The outbreak cast a pall over gay nightlife in the city, and raised fears among gay men traveling to and from New York that they might catch the casually transmissible and highly lethal disease. Twenty-two men have been infected and about a third of them — seven — have died since 2010, with the numbers accelerating last fall and early this year.
But the last case was in mid-February, the longest interval without a new case since January 2012. City health officials feared that the infection, which attacks the lining of the brain and spinal cord and can be transmitted through kissing and even sharing a glass, might flare during crowded gay pride events in late June. But that did not come to pass.
“We think that because we’ve had no cases in six months, we have to conclude that enough of the population has been vaccinated to provide protection at least for now,” Dr. Jay K. Varma, the city’s deputy commissioner of disease control, said this week. “Whether or not this provides protection for several years is something that we’ll have to see.”
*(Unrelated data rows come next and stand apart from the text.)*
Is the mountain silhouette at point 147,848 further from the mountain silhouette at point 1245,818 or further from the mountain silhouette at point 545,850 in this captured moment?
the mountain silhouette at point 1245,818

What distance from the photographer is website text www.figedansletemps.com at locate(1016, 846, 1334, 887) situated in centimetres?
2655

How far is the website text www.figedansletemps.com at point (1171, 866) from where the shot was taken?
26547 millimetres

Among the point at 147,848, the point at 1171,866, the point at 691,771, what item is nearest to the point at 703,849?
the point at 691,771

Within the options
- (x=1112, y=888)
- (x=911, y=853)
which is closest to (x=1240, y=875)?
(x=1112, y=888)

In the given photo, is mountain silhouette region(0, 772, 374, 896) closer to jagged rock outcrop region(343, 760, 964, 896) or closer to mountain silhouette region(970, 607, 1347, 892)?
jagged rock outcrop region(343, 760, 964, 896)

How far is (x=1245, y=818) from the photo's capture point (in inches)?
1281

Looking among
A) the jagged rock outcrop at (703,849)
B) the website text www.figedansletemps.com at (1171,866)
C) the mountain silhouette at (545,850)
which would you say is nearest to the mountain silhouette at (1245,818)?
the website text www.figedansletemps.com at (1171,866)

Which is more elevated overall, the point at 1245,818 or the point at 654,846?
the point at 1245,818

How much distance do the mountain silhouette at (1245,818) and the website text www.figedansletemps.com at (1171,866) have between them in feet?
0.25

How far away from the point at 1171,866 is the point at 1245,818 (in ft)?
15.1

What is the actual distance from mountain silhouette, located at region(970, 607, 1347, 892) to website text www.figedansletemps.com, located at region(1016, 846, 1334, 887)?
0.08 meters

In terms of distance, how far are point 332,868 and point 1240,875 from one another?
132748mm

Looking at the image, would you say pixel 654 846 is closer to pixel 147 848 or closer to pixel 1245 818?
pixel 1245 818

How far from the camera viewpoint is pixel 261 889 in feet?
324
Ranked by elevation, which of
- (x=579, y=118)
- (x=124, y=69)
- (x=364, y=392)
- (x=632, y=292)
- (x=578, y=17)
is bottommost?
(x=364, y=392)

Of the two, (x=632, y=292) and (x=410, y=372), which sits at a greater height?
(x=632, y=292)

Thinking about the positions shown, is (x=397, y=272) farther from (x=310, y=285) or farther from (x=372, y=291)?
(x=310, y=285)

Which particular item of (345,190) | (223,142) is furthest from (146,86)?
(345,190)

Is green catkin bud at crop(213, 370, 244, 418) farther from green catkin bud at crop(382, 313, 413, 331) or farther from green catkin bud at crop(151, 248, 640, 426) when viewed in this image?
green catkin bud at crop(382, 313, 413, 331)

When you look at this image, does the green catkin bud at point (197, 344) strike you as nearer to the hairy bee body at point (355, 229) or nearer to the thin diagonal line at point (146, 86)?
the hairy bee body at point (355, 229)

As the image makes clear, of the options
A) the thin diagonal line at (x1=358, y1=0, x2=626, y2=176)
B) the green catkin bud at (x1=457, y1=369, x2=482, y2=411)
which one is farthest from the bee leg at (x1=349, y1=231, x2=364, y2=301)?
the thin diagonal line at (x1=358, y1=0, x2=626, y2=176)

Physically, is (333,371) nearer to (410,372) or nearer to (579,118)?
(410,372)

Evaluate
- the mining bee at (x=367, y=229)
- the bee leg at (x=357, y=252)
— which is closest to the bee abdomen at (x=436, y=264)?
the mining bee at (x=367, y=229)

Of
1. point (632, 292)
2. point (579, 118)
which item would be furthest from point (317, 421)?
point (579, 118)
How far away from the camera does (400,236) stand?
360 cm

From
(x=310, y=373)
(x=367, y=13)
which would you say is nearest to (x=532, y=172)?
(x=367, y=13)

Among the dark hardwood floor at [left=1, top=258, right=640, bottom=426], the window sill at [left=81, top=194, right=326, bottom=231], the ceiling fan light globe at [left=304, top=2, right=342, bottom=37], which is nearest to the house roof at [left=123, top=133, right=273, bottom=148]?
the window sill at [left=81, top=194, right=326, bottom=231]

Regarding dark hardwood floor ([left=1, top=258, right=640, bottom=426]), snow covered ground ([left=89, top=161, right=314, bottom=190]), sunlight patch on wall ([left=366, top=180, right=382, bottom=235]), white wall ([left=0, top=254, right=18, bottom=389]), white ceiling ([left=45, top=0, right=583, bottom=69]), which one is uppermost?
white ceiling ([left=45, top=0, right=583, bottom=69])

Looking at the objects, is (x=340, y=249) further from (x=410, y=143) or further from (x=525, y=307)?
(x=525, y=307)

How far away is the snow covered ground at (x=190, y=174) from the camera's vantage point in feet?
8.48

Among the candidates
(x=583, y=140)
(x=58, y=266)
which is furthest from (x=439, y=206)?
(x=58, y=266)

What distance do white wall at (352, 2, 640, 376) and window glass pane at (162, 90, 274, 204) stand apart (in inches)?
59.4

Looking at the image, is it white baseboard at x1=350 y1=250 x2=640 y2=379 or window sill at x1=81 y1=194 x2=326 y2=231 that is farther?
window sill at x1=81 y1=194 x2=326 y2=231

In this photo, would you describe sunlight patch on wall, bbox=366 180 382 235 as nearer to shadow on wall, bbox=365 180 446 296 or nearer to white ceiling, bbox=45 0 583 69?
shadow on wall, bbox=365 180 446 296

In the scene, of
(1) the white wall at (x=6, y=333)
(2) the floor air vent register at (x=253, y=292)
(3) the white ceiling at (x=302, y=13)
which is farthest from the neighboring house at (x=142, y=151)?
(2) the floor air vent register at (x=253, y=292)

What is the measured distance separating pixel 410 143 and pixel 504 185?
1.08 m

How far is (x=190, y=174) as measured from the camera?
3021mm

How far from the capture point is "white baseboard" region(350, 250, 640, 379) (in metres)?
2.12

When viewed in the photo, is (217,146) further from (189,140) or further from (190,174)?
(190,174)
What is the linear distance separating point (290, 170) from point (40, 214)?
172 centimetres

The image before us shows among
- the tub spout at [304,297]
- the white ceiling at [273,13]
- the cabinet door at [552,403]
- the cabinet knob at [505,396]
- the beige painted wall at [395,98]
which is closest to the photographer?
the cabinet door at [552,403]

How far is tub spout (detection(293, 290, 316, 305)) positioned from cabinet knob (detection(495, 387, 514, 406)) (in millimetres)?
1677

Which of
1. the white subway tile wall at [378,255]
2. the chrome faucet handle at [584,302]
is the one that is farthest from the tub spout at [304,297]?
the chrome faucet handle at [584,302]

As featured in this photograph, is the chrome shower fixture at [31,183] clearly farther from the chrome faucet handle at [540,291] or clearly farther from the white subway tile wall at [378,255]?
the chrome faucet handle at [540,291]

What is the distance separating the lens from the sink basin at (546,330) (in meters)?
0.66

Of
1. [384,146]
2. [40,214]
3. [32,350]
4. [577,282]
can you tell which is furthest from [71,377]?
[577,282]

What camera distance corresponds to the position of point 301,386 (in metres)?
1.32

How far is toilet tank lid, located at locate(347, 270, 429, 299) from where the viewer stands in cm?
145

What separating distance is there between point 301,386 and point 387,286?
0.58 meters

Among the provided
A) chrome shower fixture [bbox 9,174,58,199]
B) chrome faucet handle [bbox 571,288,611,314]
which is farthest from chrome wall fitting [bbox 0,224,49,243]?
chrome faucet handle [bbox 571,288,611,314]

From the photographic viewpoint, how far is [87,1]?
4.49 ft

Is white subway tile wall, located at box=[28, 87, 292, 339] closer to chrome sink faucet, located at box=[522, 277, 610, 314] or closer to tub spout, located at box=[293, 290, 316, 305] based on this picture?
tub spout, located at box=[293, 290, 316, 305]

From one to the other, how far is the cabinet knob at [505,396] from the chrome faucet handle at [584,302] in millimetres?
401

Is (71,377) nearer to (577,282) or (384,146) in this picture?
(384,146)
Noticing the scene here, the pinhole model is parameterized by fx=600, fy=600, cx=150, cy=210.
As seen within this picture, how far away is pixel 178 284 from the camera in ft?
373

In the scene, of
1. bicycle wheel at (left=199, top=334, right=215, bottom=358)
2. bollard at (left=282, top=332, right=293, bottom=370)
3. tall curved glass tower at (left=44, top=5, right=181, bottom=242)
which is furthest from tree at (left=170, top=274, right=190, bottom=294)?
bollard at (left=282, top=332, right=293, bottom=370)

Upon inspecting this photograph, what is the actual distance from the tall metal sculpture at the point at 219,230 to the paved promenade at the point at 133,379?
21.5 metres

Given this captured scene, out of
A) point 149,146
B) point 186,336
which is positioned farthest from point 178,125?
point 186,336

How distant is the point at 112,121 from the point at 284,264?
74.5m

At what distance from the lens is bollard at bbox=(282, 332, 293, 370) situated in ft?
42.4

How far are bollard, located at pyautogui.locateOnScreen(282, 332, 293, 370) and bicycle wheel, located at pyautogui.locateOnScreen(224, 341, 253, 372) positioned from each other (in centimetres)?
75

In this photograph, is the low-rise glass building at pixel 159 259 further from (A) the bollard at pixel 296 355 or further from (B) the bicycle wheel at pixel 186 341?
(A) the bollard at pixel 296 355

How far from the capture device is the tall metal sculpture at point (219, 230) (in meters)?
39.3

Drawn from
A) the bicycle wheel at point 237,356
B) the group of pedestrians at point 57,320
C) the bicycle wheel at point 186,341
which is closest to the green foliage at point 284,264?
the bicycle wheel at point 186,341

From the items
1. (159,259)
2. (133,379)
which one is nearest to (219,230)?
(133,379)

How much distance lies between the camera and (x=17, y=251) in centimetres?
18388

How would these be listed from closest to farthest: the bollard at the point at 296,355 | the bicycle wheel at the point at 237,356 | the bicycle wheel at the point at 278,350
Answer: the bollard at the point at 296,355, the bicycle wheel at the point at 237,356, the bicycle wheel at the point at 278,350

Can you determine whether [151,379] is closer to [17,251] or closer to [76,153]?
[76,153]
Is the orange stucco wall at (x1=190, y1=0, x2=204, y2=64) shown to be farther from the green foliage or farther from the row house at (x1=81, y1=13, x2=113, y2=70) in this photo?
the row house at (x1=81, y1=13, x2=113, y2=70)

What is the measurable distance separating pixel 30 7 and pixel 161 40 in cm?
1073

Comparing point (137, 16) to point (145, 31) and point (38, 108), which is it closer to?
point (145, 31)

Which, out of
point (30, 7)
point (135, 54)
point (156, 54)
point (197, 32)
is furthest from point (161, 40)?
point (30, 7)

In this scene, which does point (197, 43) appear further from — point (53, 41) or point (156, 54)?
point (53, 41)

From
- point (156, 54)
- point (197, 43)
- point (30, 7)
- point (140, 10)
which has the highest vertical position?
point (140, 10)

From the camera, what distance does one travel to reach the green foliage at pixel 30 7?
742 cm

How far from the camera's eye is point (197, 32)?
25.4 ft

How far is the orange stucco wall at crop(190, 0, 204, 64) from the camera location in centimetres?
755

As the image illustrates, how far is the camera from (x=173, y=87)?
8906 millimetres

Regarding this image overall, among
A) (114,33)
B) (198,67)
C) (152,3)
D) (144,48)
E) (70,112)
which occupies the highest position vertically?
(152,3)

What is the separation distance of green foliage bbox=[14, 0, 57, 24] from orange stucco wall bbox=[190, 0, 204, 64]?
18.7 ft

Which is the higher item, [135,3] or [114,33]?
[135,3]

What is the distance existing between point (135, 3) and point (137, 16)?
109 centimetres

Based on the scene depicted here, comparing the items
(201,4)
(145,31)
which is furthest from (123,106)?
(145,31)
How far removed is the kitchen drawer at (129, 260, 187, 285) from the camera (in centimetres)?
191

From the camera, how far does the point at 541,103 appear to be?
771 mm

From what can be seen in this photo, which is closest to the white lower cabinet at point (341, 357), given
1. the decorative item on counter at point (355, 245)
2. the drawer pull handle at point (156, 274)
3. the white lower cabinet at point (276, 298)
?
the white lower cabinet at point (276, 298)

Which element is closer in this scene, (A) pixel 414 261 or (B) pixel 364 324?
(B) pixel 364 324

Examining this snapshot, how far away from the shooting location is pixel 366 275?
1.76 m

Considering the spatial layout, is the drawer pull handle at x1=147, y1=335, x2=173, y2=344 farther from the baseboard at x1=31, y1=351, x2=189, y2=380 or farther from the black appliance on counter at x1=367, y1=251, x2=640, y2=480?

At least 16,000 people have been vaccinated; an estimated 30,000 to 100,000 were believed to be at risk. Dr. Varma said the number of vaccinations was probably higher, but doctors are not required to report having given the vaccine, and the data come mainly from large medical practices and organizations like the Gay Men’s Health Crisis.
The infection spread among men who met at parties, bars, clubs and through Web sites and hookup apps like Grindr.
To combat the disease, the city conducted vaccination and public health campaigns in gay bars. But one of the most successful vaccinations campaigns was carried out by Dr. Demetre Daskalakis, a gay activist and now medical director of H.I.V. services at Mount Sinai Hospital, who gave free shots at bathhouses, after-hours sex clubs and private parties.
Dr. Daskalakis said on Tuesday that he hoped doctors would continue providing the vaccine to men at risk, a recommendation echoed by the health department in an update distributed to doctors this week. It is available at city-run clinics that provide immunizations and treatment for sexually transmitted diseases. Under a new state law the vaccine will also be available to adults through pharmacies beginning Oct. 29.
One challenge, health officials have said, is that some men who are at risk of getting the disease may not identify themselves as gay or bisexual. As a result, it is difficult to reach out to them through gay organizations and to get them to come forward for vaccinations.
The outbreak was caused by a unique strain of bacterial meningitis that attacked gay and bisexual men for reasons that remain mysterious but that Dr. Varma said the health department would continue to study through interviews, data and DNA sequencing of the bacteria.
“Unfortunately, we don’t really know the answer why some people get sick with this strain and others do not,” Dr. Varma said, adding that it can be carried in the mouth and nose of healthy people, whether gay or straight.